Das Regierungspräsidium Tübingen hat am 30. Juni nach eingehender Prüfung die von der Verwaltungsgemeinschaft Friedrichshafen - Immenstaad beantragte Änderung des Flächennutzungsplans genehmigt. Damit hat das Regierungspräsidium nach der bereits durch den Regionalverband Bodensee-Oberschwaben vorgenommenen Regionalplanänderung auch auf der Ebene der Bauleitplanung die Voraussetzungen geschaffen, damit das von der Firma MTU / Tognum AG geplante Materialwirtschaftszentrum zeitnah verwirklicht werden kann.
„Das Beispiel zeigt, dass es im engen Zusammenwirken aller wesentlichen örtlichen und regionalen Akteure sowie der zuständigen Behörden auch bei schwierigen planerischen Ausgangbedingungen gelingen kann, wichtige wirtschaftliche Ansiedlungsvorhaben rasch voranzubringen“, so der Regierungspräsident.

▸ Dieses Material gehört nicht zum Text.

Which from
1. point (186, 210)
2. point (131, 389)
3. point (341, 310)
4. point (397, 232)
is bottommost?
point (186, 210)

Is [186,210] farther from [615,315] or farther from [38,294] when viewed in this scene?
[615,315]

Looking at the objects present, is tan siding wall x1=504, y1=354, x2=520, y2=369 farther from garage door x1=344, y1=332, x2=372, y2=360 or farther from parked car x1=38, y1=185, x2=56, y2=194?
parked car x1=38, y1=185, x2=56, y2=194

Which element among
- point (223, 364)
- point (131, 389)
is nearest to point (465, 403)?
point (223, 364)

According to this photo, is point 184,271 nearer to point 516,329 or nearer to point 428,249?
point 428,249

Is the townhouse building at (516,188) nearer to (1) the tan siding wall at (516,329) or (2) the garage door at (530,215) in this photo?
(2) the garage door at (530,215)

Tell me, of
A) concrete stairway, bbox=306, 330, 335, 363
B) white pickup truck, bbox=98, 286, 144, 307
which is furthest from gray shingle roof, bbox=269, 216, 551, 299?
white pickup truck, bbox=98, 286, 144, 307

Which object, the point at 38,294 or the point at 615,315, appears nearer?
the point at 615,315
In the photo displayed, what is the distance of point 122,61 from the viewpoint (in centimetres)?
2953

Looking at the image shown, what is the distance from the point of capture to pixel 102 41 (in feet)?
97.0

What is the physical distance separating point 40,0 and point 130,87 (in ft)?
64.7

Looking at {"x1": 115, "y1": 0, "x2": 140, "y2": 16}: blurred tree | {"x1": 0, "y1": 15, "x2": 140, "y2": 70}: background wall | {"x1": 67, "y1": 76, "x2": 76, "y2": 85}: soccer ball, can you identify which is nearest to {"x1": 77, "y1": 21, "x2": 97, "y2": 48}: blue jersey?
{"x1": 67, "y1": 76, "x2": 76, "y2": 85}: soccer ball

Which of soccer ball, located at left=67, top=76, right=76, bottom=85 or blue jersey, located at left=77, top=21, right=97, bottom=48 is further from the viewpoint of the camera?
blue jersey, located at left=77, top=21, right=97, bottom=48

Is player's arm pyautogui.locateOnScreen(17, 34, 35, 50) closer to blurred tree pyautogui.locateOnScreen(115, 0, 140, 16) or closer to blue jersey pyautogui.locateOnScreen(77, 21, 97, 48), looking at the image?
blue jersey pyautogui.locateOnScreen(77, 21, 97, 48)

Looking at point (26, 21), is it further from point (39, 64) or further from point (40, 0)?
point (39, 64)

Besonders begrüßenswert sei es, dass der Standort keinen neuen Siedlungssplitter darstellt, sondern an ein bereits auf Markung Immenstaad bestehendes Gewerbegebiet anschließe und zudem ein flächenschonenderes interkommunales Vorgehen ermögliche, zumal von der Gemeinde Immenstaad bereits ausgewiesene Gewerbeflächen an anderer Stelle aufgegeben würden.
„Auf diese Weise, so der Tübinger Regierungspräsident, werde den Herausforderungen im Bodenseeraum Rechnung getragen, sowohl eine erfolgreiche wirtschaftliche Weiterentwicklung zu gewährleisten als auch die sensible Natur- und Kulturlandschaft zu erhalten“.